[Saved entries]
•••••

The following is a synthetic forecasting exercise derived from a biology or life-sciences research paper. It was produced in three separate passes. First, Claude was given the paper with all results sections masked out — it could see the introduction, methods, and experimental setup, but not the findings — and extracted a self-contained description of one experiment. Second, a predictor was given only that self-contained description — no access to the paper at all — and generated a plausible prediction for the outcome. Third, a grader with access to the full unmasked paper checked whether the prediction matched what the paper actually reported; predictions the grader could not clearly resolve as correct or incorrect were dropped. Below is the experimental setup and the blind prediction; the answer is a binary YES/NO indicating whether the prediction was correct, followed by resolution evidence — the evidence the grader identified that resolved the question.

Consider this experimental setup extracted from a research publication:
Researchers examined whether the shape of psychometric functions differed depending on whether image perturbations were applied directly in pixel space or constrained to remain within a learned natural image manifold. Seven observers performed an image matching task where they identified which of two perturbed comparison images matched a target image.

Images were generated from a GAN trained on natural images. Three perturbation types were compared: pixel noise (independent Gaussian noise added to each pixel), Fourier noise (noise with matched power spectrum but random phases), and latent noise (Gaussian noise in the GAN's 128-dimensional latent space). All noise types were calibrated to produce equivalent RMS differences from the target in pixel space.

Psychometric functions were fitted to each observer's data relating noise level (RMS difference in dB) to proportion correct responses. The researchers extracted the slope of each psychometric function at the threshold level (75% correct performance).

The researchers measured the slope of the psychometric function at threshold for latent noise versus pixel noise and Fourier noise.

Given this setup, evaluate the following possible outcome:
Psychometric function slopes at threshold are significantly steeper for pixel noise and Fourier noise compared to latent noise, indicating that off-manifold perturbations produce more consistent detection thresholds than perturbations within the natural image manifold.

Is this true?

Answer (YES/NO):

•••••

PROBLEM STATEMENT — Look back at the data above. Transcribe exactly the lines starting at the line that contains "Consider this experimental" and ending at the line that contains "Researchers examined whether".

SOLVED PROBLEM —
Consider this experimental setup extracted from a research publication:
Researchers examined whether the shape of psychometric functions differed depending on whether image perturbations were applied directly in pixel space or constrained to remain within a learned natural image manifold. Seven observers performed an image matching task where they identified which of two perturbed comparison images matched a target image.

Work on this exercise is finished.